Block’s AI-related layoffs were particularly painful, as the workforce was cut by a whopping 40%.
“I would encourage everybody, including my fellow CFOs, to just be curious and using the tools,” Block CFO Amrita Ahuja told Yahoo Finance about the decision. “You often don’t get the ‘aha moment’ until you realize you’ve automated a piece of your work — something that might have taken days before can now take hours or less.”
Oracle’s layoffs were nothing to sneeze at either.
With billionaire founder Larry Ellison still pulling the strings, it reportedly laid off up to 30,000 workers across the US, Mexico, and other countries on April 1.
Over 52,000 US tech employees were laid off within the first three months of 2026, according to an analysis done by Challenger, Gray and Christmas. A good portion of these layoffs were tied to AI adoption.
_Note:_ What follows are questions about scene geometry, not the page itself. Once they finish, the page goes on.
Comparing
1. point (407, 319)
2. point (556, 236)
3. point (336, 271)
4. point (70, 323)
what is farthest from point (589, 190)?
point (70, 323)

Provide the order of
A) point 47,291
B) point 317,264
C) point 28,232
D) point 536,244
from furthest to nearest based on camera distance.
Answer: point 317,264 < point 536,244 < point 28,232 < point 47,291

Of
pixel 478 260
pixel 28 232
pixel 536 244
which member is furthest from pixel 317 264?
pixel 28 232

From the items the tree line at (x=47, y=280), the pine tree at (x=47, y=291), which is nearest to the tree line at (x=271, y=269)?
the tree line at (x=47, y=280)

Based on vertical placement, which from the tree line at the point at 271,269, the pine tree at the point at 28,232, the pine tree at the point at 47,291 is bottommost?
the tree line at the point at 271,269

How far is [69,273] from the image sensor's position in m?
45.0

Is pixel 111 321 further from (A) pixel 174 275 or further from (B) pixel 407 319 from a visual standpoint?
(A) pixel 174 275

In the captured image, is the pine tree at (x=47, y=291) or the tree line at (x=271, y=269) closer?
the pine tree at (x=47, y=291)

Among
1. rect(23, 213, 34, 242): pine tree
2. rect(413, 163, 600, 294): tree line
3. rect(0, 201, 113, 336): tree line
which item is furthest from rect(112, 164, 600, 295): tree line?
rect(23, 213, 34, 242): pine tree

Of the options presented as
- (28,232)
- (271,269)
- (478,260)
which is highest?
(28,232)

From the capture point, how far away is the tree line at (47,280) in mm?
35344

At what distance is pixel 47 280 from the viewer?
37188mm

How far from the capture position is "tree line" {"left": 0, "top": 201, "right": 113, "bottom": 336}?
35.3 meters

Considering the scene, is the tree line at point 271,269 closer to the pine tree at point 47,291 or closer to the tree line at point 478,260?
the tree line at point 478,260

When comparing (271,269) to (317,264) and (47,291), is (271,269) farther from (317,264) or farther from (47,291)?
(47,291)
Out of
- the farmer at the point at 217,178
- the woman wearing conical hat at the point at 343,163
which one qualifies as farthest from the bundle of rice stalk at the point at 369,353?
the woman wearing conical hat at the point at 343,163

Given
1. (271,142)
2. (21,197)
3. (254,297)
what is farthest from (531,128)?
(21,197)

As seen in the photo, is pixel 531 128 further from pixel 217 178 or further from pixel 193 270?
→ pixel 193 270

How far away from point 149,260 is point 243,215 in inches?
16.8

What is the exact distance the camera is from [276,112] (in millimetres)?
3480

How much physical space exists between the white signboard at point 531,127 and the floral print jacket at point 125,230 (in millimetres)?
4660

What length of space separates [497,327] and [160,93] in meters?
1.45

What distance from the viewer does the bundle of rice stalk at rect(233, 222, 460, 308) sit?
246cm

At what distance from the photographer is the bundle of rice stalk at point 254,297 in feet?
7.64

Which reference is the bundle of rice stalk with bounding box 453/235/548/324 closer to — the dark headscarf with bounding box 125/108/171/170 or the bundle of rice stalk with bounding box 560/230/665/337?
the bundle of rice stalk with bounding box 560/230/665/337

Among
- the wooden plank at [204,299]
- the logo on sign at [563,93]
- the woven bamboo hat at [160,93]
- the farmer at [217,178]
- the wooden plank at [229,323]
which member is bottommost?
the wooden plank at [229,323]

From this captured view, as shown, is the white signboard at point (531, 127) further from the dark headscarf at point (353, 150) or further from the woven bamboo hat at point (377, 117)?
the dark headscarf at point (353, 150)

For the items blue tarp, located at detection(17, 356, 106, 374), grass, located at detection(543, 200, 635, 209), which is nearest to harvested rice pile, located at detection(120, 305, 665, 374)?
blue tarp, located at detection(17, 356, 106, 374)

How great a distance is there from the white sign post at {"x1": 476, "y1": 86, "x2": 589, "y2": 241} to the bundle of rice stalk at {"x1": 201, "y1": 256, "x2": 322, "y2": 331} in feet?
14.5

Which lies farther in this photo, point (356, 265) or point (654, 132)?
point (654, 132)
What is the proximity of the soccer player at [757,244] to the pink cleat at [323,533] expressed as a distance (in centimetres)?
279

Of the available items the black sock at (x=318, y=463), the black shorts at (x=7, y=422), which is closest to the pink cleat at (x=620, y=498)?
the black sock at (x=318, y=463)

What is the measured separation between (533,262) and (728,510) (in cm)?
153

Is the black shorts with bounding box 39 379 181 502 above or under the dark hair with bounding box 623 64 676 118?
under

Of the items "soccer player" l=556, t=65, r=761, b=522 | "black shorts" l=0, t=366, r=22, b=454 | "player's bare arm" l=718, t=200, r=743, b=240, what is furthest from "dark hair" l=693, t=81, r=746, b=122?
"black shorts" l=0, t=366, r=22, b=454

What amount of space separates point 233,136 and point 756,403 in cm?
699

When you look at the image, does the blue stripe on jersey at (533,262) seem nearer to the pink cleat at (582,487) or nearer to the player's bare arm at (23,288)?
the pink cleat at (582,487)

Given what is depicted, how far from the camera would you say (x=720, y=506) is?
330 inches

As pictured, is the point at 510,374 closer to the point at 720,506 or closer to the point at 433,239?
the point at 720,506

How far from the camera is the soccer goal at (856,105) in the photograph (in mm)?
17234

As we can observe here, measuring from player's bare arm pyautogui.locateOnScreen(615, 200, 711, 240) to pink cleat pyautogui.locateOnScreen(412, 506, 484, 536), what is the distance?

The tech industry announced 18,720 job cuts in March, an increase of 40% year over year. It’s the highest year-to-date total for the sector since 2023, when 102,391 job cuts were recorded.
More tech layoffs are likely to come in 2026, Challenger, Gray and Christmas warned.
“Companies are shifting budgets toward AI investments at the expense of jobs,” said Andy Challenger, chief revenue officer for Challenger, Gray & Christmas. “The actual replacing of roles can be seen in technology companies, where AI can replace coding functions. Other industries are testing the limits of this new technology, and while it can’t replace jobs completely, it is costing jobs.”